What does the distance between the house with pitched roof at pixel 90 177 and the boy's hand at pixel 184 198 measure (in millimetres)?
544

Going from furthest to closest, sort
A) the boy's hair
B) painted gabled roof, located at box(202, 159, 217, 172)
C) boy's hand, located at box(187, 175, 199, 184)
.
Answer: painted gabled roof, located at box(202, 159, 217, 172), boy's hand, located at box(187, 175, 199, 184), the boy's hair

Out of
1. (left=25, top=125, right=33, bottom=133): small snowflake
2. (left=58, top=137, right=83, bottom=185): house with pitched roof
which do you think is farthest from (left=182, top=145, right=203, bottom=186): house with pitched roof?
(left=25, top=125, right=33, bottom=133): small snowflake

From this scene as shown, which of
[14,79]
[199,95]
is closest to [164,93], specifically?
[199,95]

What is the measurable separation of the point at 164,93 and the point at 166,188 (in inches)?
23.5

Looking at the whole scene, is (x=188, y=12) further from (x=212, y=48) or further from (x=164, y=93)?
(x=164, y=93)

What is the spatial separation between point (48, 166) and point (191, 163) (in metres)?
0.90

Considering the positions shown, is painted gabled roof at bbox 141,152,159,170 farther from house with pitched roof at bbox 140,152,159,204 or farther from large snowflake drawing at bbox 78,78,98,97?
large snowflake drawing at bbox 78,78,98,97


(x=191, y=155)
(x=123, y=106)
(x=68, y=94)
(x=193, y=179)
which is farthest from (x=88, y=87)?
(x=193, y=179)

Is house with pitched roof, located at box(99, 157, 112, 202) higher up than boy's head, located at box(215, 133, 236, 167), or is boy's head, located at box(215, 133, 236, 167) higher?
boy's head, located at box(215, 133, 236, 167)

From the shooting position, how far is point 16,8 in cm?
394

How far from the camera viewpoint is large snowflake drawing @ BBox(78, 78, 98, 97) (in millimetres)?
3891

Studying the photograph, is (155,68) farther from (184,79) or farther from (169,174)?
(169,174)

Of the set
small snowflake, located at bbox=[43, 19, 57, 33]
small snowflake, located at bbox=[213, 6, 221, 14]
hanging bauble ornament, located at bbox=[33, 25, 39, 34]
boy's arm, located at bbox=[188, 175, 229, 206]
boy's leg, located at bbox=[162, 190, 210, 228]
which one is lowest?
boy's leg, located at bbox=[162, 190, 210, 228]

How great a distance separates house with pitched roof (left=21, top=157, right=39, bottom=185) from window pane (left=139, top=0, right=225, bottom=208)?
• • • •
▶ _Written instruction_:
Write out every item above word for word, leaving nothing out and changing nothing.

▶ _Task solution_:
What does the distance between the house with pitched roof at pixel 90 177 and the boy's hand at pixel 184 198 measure (in millimetres)?
544

Going from furthest to closest, sort
A) the boy's hair
B) painted gabled roof, located at box(202, 159, 217, 172)
C) boy's hand, located at box(187, 175, 199, 184)
.
Answer: painted gabled roof, located at box(202, 159, 217, 172), boy's hand, located at box(187, 175, 199, 184), the boy's hair

Out of
1. (left=25, top=125, right=33, bottom=133): small snowflake
2. (left=58, top=137, right=83, bottom=185): house with pitched roof
which do you think is farthest from (left=182, top=145, right=203, bottom=186): house with pitched roof?
(left=25, top=125, right=33, bottom=133): small snowflake

From this scene as shown, which of
[14,79]
[199,95]
is closest to [164,93], specifically?
[199,95]

What is the measurable separation of the point at 164,93 and the point at 166,188 (in inches)?
23.5

Looking at the whole scene, is (x=188, y=12) further from (x=212, y=48) or further from (x=164, y=93)?
(x=164, y=93)

What is the spatial separation between point (48, 166) and point (191, 163) (in metres)?
0.90

Considering the positions shown, is painted gabled roof at bbox 141,152,159,170 farther from house with pitched roof at bbox 140,152,159,204 or farther from large snowflake drawing at bbox 78,78,98,97?
large snowflake drawing at bbox 78,78,98,97


(x=191, y=155)
(x=123, y=106)
(x=68, y=94)
(x=193, y=179)
which is farthest from (x=88, y=87)?
(x=193, y=179)

Is house with pitched roof, located at box(99, 157, 112, 202) higher up than boy's head, located at box(215, 133, 236, 167), or is boy's head, located at box(215, 133, 236, 167) higher?
boy's head, located at box(215, 133, 236, 167)

From the shooting position, how far is point 16,8 in cm?
394

How far from the camera viewpoint is large snowflake drawing @ BBox(78, 78, 98, 97) (in millimetres)?
3891

Studying the photograph, is (155,68) farther from (184,79) or farther from (169,174)?
(169,174)

Of the set
small snowflake, located at bbox=[43, 19, 57, 33]
small snowflake, located at bbox=[213, 6, 221, 14]
hanging bauble ornament, located at bbox=[33, 25, 39, 34]
boy's arm, located at bbox=[188, 175, 229, 206]
boy's leg, located at bbox=[162, 190, 210, 228]
which one is lowest?
boy's leg, located at bbox=[162, 190, 210, 228]

How great a distance separates house with pitched roof (left=21, top=157, right=39, bottom=185) from window pane (left=139, top=0, right=225, bottom=208)?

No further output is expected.